In 2004, Mapes – having recently broken the story of Abu Ghraib prisoner abuse – chose to dig in to George W. Bush’s less-than-impressive Texas Air National Guard records. It was the middle of an election during which his opponent John Kerry’s military record was being “swift boated.” It was also the dawn of an age in journalism: make enough noise about an inconsequential detail and the story itself becomes nothing but background noise.

Vanderbilt’s screenplay, based on Mapes’s book “Truth and Duty: The Press, the President, and the Privilege of Power,” chronicles both the details of the reporting and the larger machinations of political power-wielding and corporate gutlessness, landing on some tragic consequences for a population interested in the truth.

Conservative bloggers insisted Mapes used forged documentation – a fact that could never be 100% corroborated or dispelled – and in one of the ugliest scenes of corporate media overreaction and cowardice, CBS fired Mapes and her team and forced Dan Rather into disgraced retirement.

Like Vanderbilt’s screenplay for the David Fincher film Zodiac, Truth is alive with details. Unfortunately, Fincher’s skill behind the camera gave Zodiac the compelling pull of a mystery, where Vanderbilt’s focus waffles between minutia and big picture without an elegant flow.

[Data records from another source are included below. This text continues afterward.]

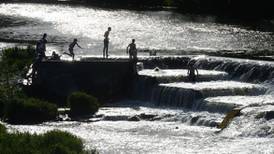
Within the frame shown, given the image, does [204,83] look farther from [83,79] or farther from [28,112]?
[28,112]

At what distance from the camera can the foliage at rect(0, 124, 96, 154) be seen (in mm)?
20734

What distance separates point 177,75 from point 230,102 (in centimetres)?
649

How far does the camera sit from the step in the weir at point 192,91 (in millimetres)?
38469

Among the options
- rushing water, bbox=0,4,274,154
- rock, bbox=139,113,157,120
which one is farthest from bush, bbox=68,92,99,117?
rock, bbox=139,113,157,120

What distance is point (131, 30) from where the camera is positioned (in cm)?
7156

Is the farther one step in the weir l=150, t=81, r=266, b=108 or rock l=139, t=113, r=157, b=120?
step in the weir l=150, t=81, r=266, b=108

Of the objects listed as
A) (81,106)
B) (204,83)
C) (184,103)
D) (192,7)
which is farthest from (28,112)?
(192,7)

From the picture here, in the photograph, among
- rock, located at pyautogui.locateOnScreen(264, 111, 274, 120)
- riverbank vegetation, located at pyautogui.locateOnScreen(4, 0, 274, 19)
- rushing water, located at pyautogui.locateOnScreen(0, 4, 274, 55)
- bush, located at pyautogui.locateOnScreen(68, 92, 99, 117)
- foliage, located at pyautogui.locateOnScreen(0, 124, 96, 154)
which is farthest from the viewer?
riverbank vegetation, located at pyautogui.locateOnScreen(4, 0, 274, 19)

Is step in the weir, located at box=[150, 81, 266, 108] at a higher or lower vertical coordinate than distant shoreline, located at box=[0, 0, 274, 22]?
lower

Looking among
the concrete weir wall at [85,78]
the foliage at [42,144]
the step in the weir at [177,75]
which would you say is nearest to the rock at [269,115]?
the step in the weir at [177,75]

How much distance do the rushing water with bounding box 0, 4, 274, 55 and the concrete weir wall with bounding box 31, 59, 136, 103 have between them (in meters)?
12.2

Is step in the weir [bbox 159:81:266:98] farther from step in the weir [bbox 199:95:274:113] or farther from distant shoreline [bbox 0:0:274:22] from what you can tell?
distant shoreline [bbox 0:0:274:22]

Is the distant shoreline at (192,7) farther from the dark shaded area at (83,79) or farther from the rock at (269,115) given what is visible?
the rock at (269,115)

There are moments of real greatness here, especially as the story begins to crumble before Mapes’s eyes, and decisions made in the heat of story construction come back to haunt her. Basically, Blanchett is perfect, even when the writing fails her, even when the direction feels underwhelming. She’s fiery and raw, creating a character who is naturally in battle at all times.

Redford, on the other hand, comes casually to Dan Rather. He does not look the part. He looks like Robert Redford, which is curious given that he’s playing a public figure. But it isn’t long into the performance that you find an understated, dignified man whose professionalism and scruples have fallen out of fashion.

The film is a scary, flawed, but fascinating look at a frighteningly flawed and fascinating business.